### Sağlanan Metin
◆ ◆ ◆ ◆ ◆ ◆ ◆

İletişim ve temsil odaklı harita yaklaşımı sosyal inşacılarca pek çok yönden eleştirilmekte. Meşhur “Haritaların Yapıbozumu” (Deconstruction the Map) isimli makalesinde Harley, haritaların politize dokümanlar olduğu, güç ilişkilerinden azade olmadığı, saklı bir gündeminin olduğu ve “ikinci bir text”e sahip olduğunu belirterek, haritaların bilinen teknik üretimlerinin dışında bir de kültürel üretimlerinin olduğunu ekliyor. Kültürel üretim ise bilimsel prosedür ve tekniklerden çok tarihsel bir bağlamla anlaşılabilir. Dolayısıyla harita yapımı geometri ve teknoloji ile olduğu kadar norm ve değerlere de dönük, toplumsal kuvvetlerin etkinliğini de içeren bir konu. Harley, temel argümanlarını ise politik güç ilişkilerini ve söylem içeriğini serimlerken Foucault’dan, haritanın “doğanın aynası”na (a mirror of nature) göre çok daha iyi bir metafor olan bir çeşit text olduğunu ve sosyal inşanın parçasını olduğu söylerken ise Derrida’dan seçiyor. Buna göre kartografi güç ve söylemin inşası olup harita bir iktidar aracıdır. Aynı zamanda güçlü bir retorik içeren kültürel bir metindir. Toplumsal antropoloji çalışmalarında da öne çıkarılan bu görüş, evrimsel olarak gelişen ve ilerleme fikrini reddederek, doğalın temsili olduğu savlanan haritanın denaturalize edilerek objektiflik kabuğunun kırılmasına odaklanıyor (Harley, 1989).

◆ ◆ ◆ ◆ ◆ ◆ ◆

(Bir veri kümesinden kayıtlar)

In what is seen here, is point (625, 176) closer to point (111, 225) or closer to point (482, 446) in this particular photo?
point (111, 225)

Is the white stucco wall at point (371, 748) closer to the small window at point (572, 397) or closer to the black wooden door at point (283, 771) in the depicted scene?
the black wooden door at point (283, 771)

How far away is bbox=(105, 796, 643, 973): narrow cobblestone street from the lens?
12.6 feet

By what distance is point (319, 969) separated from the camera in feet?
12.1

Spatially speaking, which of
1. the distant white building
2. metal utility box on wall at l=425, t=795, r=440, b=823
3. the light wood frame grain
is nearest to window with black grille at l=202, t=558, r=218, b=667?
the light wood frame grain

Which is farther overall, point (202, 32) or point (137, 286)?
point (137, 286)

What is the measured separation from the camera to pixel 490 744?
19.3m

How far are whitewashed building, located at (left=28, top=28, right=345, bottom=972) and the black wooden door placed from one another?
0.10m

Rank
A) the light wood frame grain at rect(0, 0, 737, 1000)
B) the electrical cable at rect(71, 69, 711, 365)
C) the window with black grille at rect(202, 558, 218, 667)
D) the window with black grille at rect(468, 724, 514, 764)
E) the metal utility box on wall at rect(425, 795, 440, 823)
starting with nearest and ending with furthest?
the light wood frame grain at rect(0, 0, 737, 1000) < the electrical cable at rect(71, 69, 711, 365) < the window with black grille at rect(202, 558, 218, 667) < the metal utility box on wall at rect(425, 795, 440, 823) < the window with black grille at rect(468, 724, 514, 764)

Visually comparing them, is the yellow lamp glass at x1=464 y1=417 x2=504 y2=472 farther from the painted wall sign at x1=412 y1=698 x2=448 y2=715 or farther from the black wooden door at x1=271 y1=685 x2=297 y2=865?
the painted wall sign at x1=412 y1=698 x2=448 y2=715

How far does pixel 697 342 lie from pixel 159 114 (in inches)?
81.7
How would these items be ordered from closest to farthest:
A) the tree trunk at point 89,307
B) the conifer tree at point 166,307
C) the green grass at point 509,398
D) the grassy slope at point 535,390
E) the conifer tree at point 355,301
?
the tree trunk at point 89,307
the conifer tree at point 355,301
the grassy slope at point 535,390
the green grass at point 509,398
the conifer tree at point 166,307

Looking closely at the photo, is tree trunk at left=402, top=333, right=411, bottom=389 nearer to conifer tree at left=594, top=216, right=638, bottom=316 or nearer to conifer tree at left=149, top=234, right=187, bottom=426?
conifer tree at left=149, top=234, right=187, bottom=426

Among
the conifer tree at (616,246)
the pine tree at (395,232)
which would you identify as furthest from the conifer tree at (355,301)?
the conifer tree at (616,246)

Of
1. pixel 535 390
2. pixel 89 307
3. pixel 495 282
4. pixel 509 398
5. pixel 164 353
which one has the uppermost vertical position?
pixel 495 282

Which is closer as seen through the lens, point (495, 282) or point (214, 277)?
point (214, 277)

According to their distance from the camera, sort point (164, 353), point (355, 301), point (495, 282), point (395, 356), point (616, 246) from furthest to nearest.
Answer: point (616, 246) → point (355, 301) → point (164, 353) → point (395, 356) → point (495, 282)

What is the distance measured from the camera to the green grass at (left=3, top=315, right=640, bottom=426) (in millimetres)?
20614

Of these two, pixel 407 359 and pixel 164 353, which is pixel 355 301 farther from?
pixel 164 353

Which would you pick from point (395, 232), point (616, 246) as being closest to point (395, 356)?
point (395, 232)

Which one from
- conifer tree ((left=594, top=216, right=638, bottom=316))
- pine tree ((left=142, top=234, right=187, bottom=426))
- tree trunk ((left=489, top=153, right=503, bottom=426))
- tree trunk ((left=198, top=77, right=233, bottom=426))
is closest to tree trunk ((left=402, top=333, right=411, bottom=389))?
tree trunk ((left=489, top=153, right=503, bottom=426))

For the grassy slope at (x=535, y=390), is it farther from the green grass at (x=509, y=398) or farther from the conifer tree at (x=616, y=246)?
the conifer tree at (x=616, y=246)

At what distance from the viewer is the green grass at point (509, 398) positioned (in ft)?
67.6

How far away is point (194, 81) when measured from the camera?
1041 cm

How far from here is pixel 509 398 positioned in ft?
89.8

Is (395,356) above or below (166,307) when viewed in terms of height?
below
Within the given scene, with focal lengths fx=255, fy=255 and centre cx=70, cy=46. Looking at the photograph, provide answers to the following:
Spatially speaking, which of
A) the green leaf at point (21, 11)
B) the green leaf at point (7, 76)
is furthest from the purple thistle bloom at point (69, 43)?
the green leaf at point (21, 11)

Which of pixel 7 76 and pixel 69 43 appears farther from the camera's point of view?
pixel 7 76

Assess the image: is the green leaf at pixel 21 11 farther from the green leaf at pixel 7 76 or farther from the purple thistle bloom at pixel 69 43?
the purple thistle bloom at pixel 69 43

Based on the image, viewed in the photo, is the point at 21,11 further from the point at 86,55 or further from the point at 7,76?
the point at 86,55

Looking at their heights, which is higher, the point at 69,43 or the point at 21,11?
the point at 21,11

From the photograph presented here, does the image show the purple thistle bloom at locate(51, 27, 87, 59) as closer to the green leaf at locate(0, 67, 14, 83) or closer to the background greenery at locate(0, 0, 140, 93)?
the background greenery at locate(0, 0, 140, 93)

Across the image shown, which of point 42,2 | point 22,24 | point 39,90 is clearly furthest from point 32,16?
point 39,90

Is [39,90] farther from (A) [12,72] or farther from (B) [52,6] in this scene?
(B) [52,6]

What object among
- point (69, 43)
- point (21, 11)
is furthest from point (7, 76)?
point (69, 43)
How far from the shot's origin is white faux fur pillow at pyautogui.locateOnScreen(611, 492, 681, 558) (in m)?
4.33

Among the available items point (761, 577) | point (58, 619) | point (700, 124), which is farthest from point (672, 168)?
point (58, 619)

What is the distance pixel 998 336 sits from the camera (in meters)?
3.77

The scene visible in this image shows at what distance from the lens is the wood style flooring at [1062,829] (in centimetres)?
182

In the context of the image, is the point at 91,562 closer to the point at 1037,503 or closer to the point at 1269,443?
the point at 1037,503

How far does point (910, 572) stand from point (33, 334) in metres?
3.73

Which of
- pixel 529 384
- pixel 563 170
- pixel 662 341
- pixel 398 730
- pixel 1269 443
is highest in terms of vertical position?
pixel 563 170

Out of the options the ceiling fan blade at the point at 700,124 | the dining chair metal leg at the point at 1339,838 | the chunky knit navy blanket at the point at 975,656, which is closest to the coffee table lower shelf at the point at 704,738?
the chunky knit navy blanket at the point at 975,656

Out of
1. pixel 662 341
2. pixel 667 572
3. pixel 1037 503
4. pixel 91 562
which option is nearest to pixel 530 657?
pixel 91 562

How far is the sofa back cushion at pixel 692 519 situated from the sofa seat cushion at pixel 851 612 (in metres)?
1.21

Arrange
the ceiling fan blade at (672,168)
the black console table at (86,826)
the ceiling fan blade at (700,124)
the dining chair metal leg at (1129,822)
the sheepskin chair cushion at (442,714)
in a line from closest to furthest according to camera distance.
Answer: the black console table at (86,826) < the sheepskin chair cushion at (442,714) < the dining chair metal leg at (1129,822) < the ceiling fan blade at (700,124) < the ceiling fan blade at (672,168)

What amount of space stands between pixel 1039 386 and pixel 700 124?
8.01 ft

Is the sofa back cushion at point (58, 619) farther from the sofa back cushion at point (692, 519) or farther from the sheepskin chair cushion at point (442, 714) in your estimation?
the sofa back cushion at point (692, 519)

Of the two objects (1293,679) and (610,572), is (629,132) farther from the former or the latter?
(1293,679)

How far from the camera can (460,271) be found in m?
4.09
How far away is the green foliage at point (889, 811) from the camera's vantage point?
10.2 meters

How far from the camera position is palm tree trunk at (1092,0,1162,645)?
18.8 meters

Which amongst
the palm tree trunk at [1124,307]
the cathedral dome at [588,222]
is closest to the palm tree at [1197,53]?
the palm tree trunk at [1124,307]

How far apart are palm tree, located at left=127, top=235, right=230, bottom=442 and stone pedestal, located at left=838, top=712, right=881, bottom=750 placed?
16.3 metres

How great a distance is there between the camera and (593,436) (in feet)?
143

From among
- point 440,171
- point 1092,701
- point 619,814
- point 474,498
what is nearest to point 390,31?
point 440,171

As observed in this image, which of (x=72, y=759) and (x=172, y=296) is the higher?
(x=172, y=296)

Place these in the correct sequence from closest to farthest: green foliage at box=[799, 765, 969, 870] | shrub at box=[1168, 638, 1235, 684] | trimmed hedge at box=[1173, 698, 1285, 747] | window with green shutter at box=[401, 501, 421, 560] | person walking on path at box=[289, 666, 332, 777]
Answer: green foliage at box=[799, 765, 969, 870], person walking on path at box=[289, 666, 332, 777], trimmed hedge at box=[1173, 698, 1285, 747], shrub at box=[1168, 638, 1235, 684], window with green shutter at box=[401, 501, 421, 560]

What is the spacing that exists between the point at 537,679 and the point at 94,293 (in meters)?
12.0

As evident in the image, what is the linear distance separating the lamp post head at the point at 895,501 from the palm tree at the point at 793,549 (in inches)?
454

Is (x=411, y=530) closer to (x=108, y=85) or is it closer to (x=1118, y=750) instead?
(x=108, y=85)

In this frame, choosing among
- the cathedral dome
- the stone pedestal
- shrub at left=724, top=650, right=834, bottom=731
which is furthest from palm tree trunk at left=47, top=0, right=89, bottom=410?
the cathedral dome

◆ ◆ ◆ ◆ ◆ ◆ ◆

### Görev
Haritaların kültürel üretimini ele alan metne göre şu soruları yanıtlayın:
(a) Harley'in meşhur makalesinin Türkçe adı nedir?
(b) Kültürel üretim, bilimsel prosedür ve tekniklerden çok neyle anlaşılabilir?
(c) Harley, haritanın bir çeşit text olduğunu söylerken argümanlarını hangi düşünürden seçiyor?
Kayıtlar, metinden ayrı ve bağımsız bir malzemedir.

### Yazılı Yanıt
(a) Haritaların Yapıbozumu
(b) Tarihsel bir bağlamla
(c) Derrida